• Data records
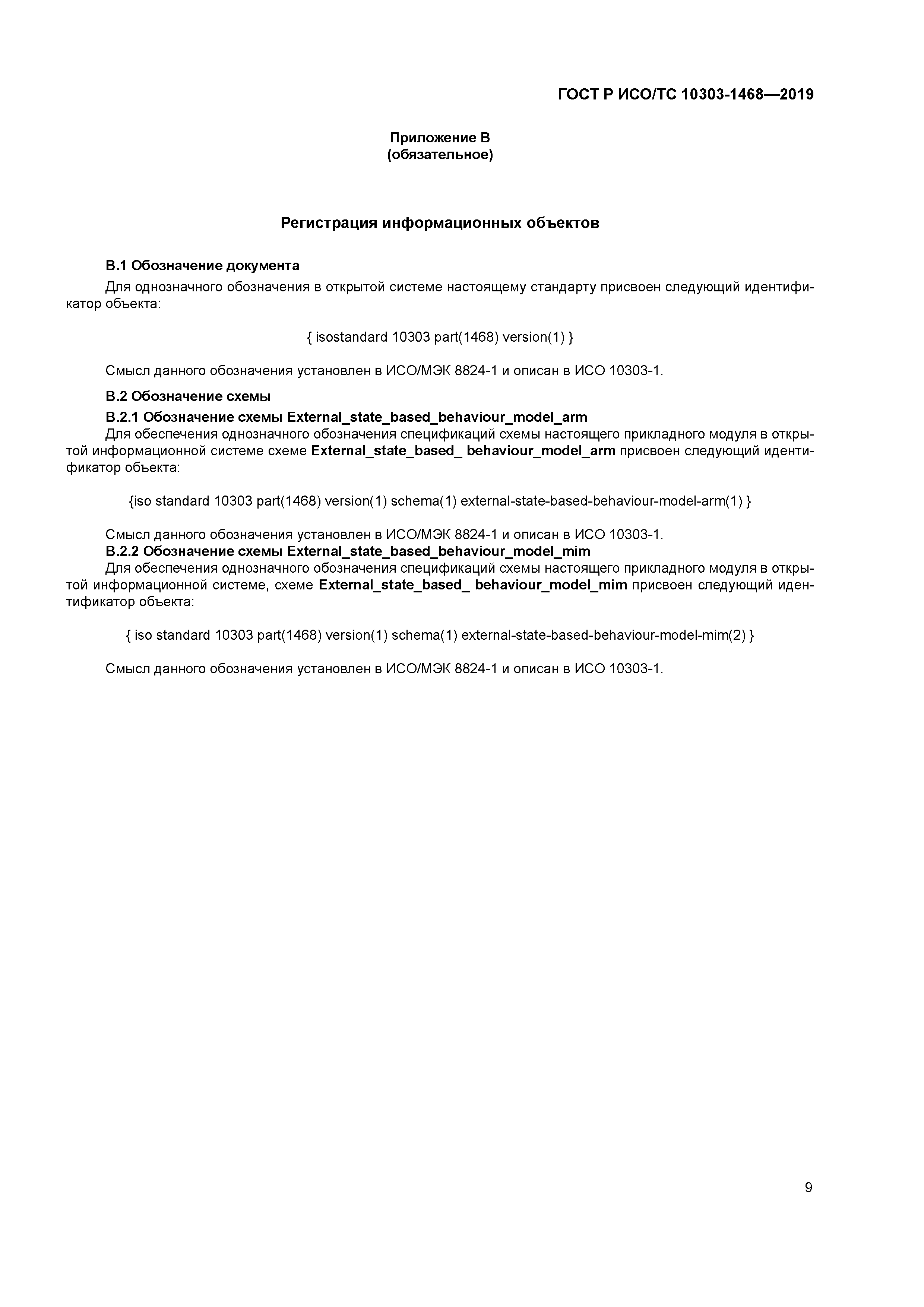 ГОСТ Р ИСО/ТС 10303-1468—2019

Приложение В
(обязательное)

Регистрация информационных объектов

В.1 Обозначение документа

Для однозначного обозначения в открытой системе настоящему стандарту присвоен следующий идентификатор объекта:

{ isostandard 10303 part(1468) version(1) }

Смысл данного обозначения установлен в ИСО/МЭК 8824-1 и описан в ИСО 10303-1.

В.2 Обозначение схемы

В.2.1 Обозначение схемы External_state_based_behaviour_model_arm

Для обеспечения однозначного обозначения спецификаций схемы настоящего прикладного модуля в открытой информационной системе схеме External_state_based_ behaviour_model_arm присвоен следующий идентификатор объекта:

{iso standard 10303 part(1468) version(1) schema(1) external-state-based-behaviour-model-arm(1) }

Смысл данного обозначения установлен в ИСО/МЭК 8824-1 и описан в ИСО 10303-1.

В.2.2 Обозначение схемы External_state_based_behaviour_model_mim

Для обеспечения однозначного обозначения спецификаций схемы настоящего прикладного модуля в открытой информационной системе, схеме External_state_based_ behaviour_model_mim присвоен следующий идентификатор объекта:

{ iso standard 10303 part(1468) version(1) schema(1) external-state-based-behaviour-model-mim(2) }

Смысл данного обозначения установлен в ИСО/МЭК 8824-1 и описан в ИСО 10303-1.

9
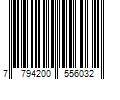 7 794200 556032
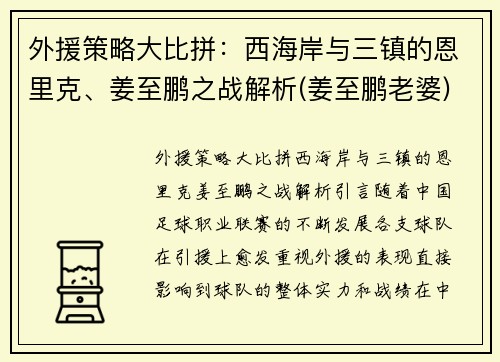 外援策略大比拼：西海岸与三镇的恩里克、姜至鹏之战解析(姜至鹏老婆)

外援策略大比拼西海岸与三镇的恩里克姜至鹏之战解析引言随着中国足球职业联赛的不断发展各支球队在引援上愈发重视外援的表现直接影响到球队的整体实力和战绩在中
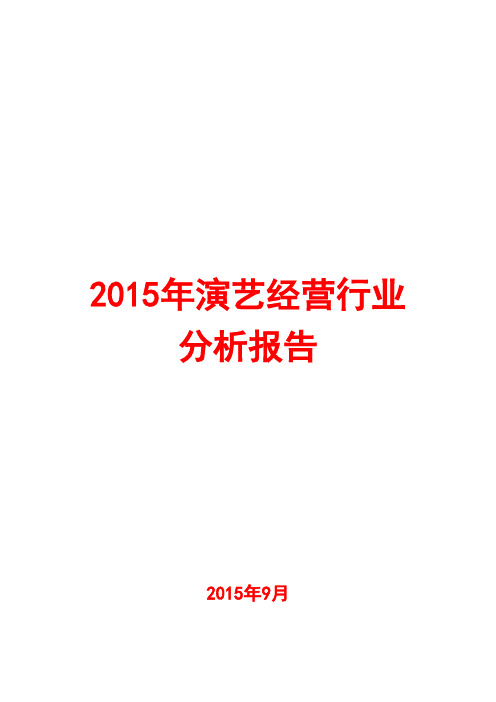 2015年演艺经营行业分析报告

2015年9月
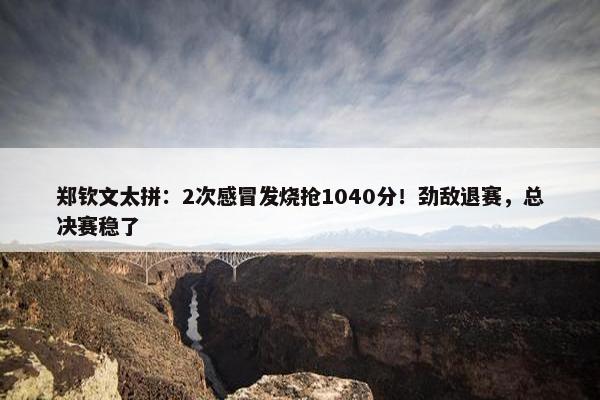 郑钦文太拼：2次感冒发烧抢1040分！劲敌退赛，总决赛稳了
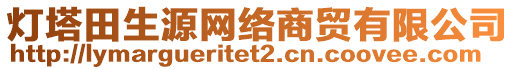 灯塔田生源网络商贸有限公司
http://lymargueritet2.cn.coovee.com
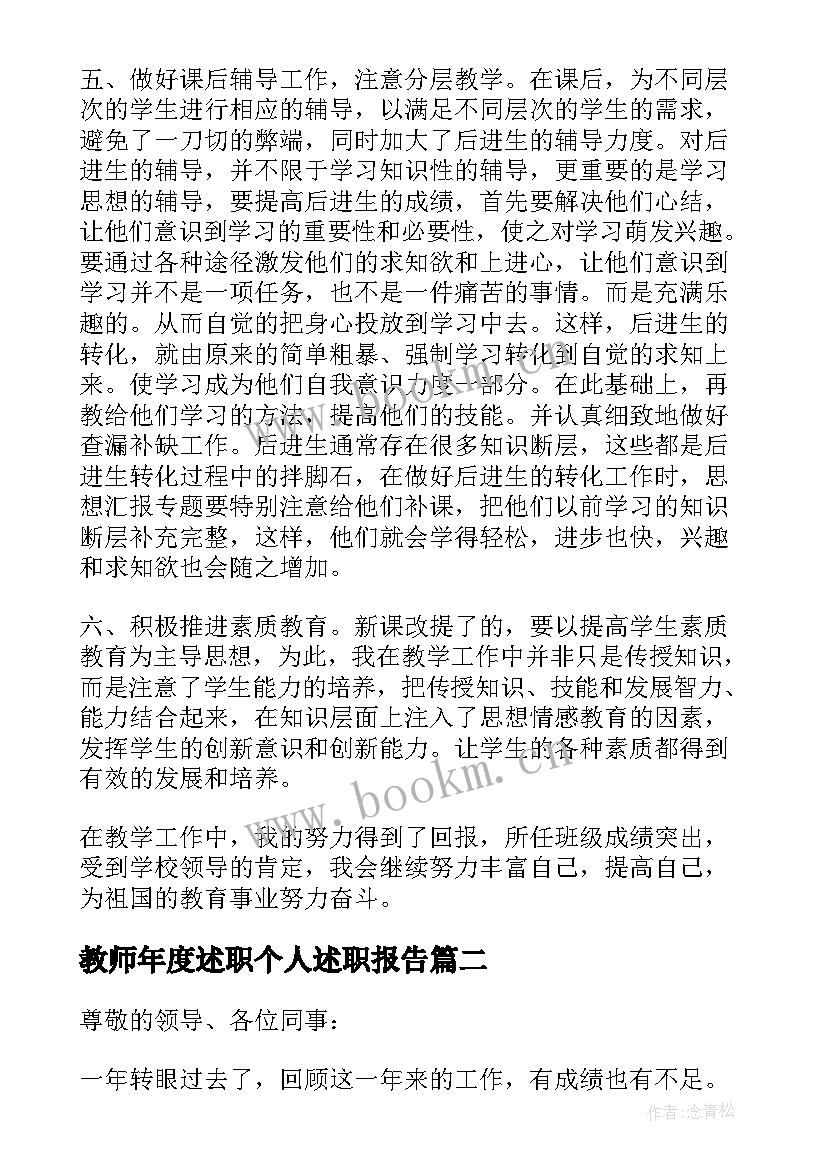 五、做好课后辅导工作，注意分层教学。在课后，为不同层次的学生进行相应的辅导，以满足不同层次的学生的需求，避免了一刀切的弊端，同时加大了后进生的辅导力度。对后进生的辅导，并不限于学习知识性的辅导，更重要的是学习思想的辅导，要提高后进生的成绩，首先要解决他们心结，让他们意识到学习的重要性和必要性，使之对学习萌发兴趣。要通过各种途径激发他们的求知欲和上进心，让他们意识到学习并不是一项任务，也不是一件痛苦的事情。而是充满乐趣的。从而自觉的把身心投放到学习中去。这样，后进生的转化，就由原来的简单粗暴、强制学习转化到自觉的求知上来。使学习成为他们自我意识力度一部分。在此基础上，再教给他们学习的方法，提高他们的技能。并认真细致地做好查漏补缺工作。后进生通常存在很多知识断层，这些都是后进生转化过程中的拌脚石，在做好后进生的转化工作时，思想汇报专题要特别注意给他们补课，把他们以前学习的知识断层补充完整，这样，他们就会学得轻松，进步也快，兴趣和求知欲也会随之增加。

六、积极推进素质教育。新课改提了的，要以提高学生素质教育为主导思想，为此，我在教学工作中并非只是传授知识，而是注意了学生能力的培养，把传授知识、技能和发展智力、能力结合起来，在知识层面上注入了思想情感教育的因素，发挥学生的创新意识和创新能力。让学生的各种素质都得到有效的发展和培养。

在教学工作中，我的努力得到了回报，所任班级成绩突出，受到学校领导的肯定，我会继续努力丰富自己，提高自己，为祖国的教育事业努力奋斗。

教师年度述职个人述职报告篇二

尊敬的领导、各位同事：

一年转眼过去了，回顾这一年来的工作，有成绩也有不足。

www.bookm.cn

作者：念青松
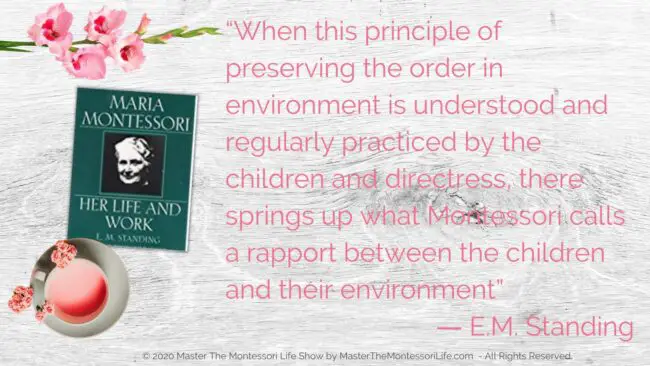 MARIA MONTESSORI

HER LIFE AND WORK

E. M. STANDING

"When this principle of preserving the order in environment is understood and regularly practiced by the children and directress, there springs up what Montessori calls a rapport between the children and their environment"

— E.M. Standing

© 2020 Master The Montessori Life Show by MasterTheMontessoriLife.com - All Rights Reserved.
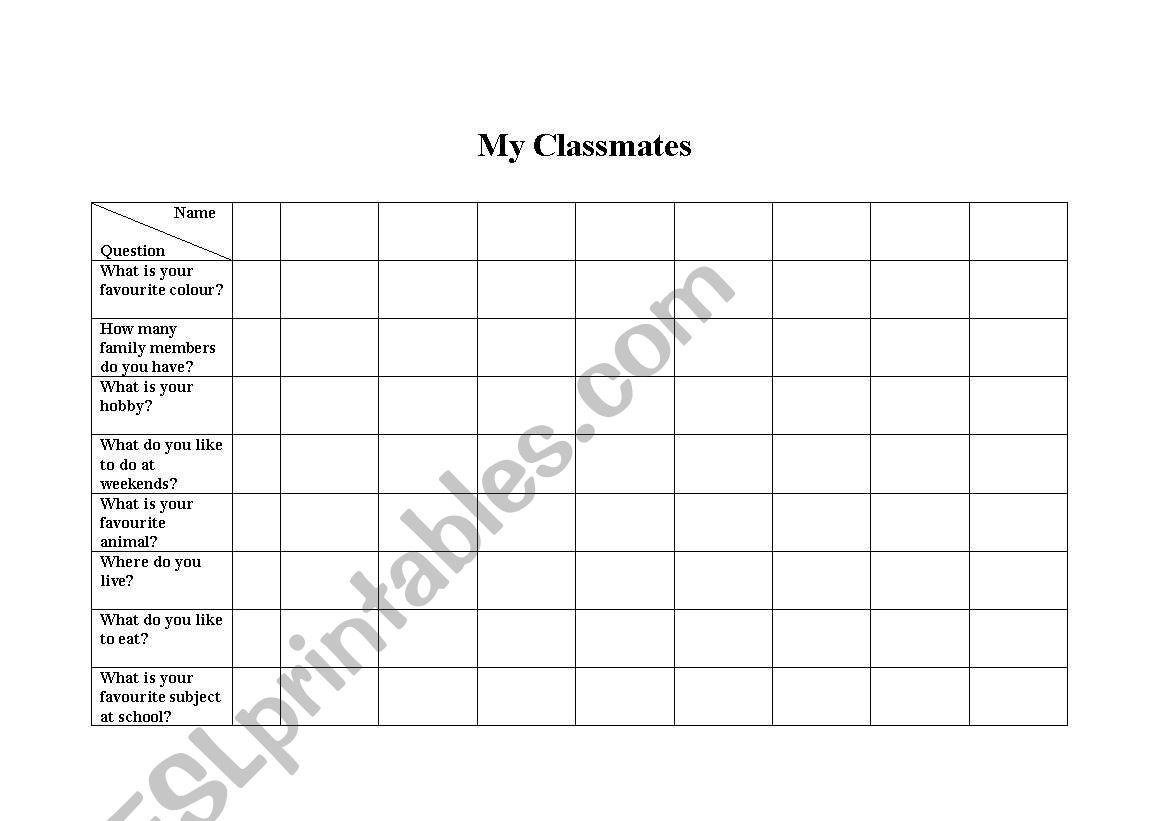 My Classmates

| Name / Question | | | | | | | | | |
|---|---|---|---|---|---|---|---|---|---|
| What is your favourite colour? | | | | | | | | | |
| How many family members do you have? | | | | | | | | | |
| What is your hobby? | | | | | | | | | |
| What do you like to do at weekends? | | | | | | | | | |
| What is your favourite animal? | | | | | | | | | |
| Where do you live? | | | | | | | | | |
| What do you like to eat? | | | | | | | | | |
| What is your favourite subject at school? | | | | | | | | | |

ESLprintables.com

• BRIEF
Reproduce each entry word for word and cut the images.

• RESPONSE BELOW
 ГОСТ Р ИСО/ТС 10303-1468—2019

Приложение В
(обязательное)

Регистрация информационных объектов

В.1 Обозначение документа

Для однозначного обозначения в открытой системе настоящему стандарту присвоен следующий идентификатор объекта:

{ isostandard 10303 part(1468) version(1) }

Смысл данного обозначения установлен в ИСО/МЭК 8824-1 и описан в ИСО 10303-1.

В.2 Обозначение схемы

В.2.1 Обозначение схемы External_state_based_behaviour_model_arm

Для обеспечения однозначного обозначения спецификаций схемы настоящего прикладного модуля в открытой информационной системе схеме External_state_based_ behaviour_model_arm присвоен следующий идентификатор объекта:

{iso standard 10303 part(1468) version(1) schema(1) external-state-based-behaviour-model-arm(1) }

Смысл данного обозначения установлен в ИСО/МЭК 8824-1 и описан в ИСО 10303-1.

В.2.2 Обозначение схемы External_state_based_behaviour_model_mim

Для обеспечения однозначного обозначения спецификаций схемы настоящего прикладного модуля в открытой информационной системе, схеме External_state_based_ behaviour_model_mim присвоен следующий идентификатор объекта:

{ iso standard 10303 part(1468) version(1) schema(1) external-state-based-behaviour-model-mim(2) }

Смысл данного обозначения установлен в ИСО/МЭК 8824-1 и описан в ИСО 10303-1.

9
 7 794200 556032
 外援策略大比拼：西海岸与三镇的恩里克、姜至鹏之战解析(姜至鹏老婆)

外援策略大比拼西海岸与三镇的恩里克姜至鹏之战解析引言随着中国足球职业联赛的不断发展各支球队在引援上愈发重视外援的表现直接影响到球队的整体实力和战绩在中
 2015年演艺经营行业分析报告

2015年9月
 郑钦文太拼：2次感冒发烧抢1040分！劲敌退赛，总决赛稳了
 灯塔田生源网络商贸有限公司
http://lymargueritet2.cn.coovee.com
 五、做好课后辅导工作，注意分层教学。在课后，为不同层次的学生进行相应的辅导，以满足不同层次的学生的需求，避免了一刀切的弊端，同时加大了后进生的辅导力度。对后进生的辅导，并不限于学习知识性的辅导，更重要的是学习思想的辅导，要提高后进生的成绩，首先要解决他们心结，让他们意识到学习的重要性和必要性，使之对学习萌发兴趣。要通过各种途径激发他们的求知欲和上进心，让他们意识到学习并不是一项任务，也不是一件痛苦的事情。而是充满乐趣的。从而自觉的把身心投放到学习中去。这样，后进生的转化，就由原来的简单粗暴、强制学习转化到自觉的求知上来。使学习成为他们自我意识力度一部分。在此基础上，再教给他们学习的方法，提高他们的技能。并认真细致地做好查漏补缺工作。后进生通常存在很多知识断层，这些都是后进生转化过程中的拌脚石，在做好后进生的转化工作时，思想汇报专题要特别注意给他们补课，把他们以前学习的知识断层补充完整，这样，他们就会学得轻松，进步也快，兴趣和求知欲也会随之增加。

六、积极推进素质教育。新课改提了的，要以提高学生素质教育为主导思想，为此，我在教学工作中并非只是传授知识，而是注意了学生能力的培养，把传授知识、技能和发展智力、能力结合起来，在知识层面上注入了思想情感教育的因素，发挥学生的创新意识和创新能力。让学生的各种素质都得到有效的发展和培养。

在教学工作中，我的努力得到了回报，所任班级成绩突出，受到学校领导的肯定，我会继续努力丰富自己，提高自己，为祖国的教育事业努力奋斗。

教师年度述职个人述职报告篇二

尊敬的领导、各位同事：

一年转眼过去了，回顾这一年来的工作，有成绩也有不足。

www.bookm.cn

作者：念青松
 MARIA MONTESSORI

HER LIFE AND WORK

E. M. STANDING

"When this principle of preserving the order in environment is understood and regularly practiced by the children and directress, there springs up what Montessori calls a rapport between the children and their environment"

— E.M. Standing

© 2020 Master The Montessori Life Show by MasterTheMontessoriLife.com - All Rights Reserved.
 My Classmates

| Name / Question | | | | | | | | | |
|---|---|---|---|---|---|---|---|---|---|
| What is your favourite colour? | | | | | | | | | |
| How many family members do you have? | | | | | | | | | |
| What is your hobby? | | | | | | | | | |
| What do you like to do at weekends? | | | | | | | | | |
| What is your favourite animal? | | | | | | | | | |
| Where do you live? | | | | | | | | | |
| What do you like to eat? | | | | | | | | | |
| What is your favourite subject at school? | | | | | | | | | |

ESLprintables.com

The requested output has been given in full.